One of the greatest things about GitHub is the ease with which you can fork a project and make your own changes.
One of the worst things about GitHub is the ease with which you can fork a project and then lose track of the changes upstream is making.
This is extra-true when you want to make occasional PRs for a project with regular commits; it's easy for your fork to get way behind in a way that makes it really annoying to write patches that'll merge cleanly later. This guide collects my personal experience in handling this situation with minimal pain.

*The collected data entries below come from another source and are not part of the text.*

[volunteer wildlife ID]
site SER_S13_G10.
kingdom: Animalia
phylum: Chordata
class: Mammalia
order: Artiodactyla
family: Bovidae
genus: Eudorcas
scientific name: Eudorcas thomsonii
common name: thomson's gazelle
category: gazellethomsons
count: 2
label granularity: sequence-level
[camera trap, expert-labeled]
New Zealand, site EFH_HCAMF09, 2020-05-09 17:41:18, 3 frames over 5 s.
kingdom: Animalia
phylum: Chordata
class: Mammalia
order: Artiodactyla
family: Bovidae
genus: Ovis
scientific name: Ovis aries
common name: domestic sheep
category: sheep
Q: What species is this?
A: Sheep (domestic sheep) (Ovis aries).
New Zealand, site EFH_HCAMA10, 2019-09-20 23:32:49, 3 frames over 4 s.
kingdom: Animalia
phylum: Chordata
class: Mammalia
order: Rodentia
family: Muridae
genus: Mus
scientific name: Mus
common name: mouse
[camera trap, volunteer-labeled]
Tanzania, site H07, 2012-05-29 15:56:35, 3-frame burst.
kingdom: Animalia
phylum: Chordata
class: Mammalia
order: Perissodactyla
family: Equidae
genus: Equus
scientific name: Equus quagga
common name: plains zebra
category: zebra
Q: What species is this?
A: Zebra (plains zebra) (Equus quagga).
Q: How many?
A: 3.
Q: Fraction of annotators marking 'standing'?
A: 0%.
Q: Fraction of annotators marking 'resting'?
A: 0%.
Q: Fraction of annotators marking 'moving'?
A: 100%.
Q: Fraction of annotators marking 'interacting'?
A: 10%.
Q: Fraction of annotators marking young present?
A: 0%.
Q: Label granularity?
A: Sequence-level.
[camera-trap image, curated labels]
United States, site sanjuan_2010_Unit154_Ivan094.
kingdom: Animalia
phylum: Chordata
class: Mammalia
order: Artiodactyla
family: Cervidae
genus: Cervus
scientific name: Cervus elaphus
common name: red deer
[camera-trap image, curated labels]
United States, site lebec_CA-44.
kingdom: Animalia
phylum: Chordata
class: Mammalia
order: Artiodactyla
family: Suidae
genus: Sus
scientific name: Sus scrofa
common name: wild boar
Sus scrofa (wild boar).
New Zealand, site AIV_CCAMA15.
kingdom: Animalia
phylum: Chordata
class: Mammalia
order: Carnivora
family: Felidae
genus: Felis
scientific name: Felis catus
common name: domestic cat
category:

One: Set an "upstream" remote
If you run
git remote -v in your repo, you'll see the remote repositories that your local copy knows about. These are things that are easy to push to. By default, it'll only contain the GitHub URL for your fork, labeled "origin". You're gonna be interacting with the original repo you forked from a lot, so you want to give it an easy name, too:
git remote add upstream https://github.com/ORIGINAL_OWNER/ORIGINAL_REPOSITORY.git
Now you can easily refer to the original repo as
Two: Regularly re-sync with upstream
Whenever you're about to start some new work in your fork, re-sync it with the upstream first, so you have all the new commits and are less likely to conflict badly:
git fetch upstream git checkout master git merge upstream/master git push
This should cleanly merge and just do a "fast-forward" on your repo, rather than actually making a merge commit, as long as you faithfully do what I suggest in the next step.
Three: NEVER COMMIT TO YOUR MASTER BRANCH
If you want a clean, easy workflow, you want to NEVER, EVER commit to your local master branch. The master branch's sole purpose is to track upstream exactly, so you can always cleanly work against the current version and write easy-to-merge PRs.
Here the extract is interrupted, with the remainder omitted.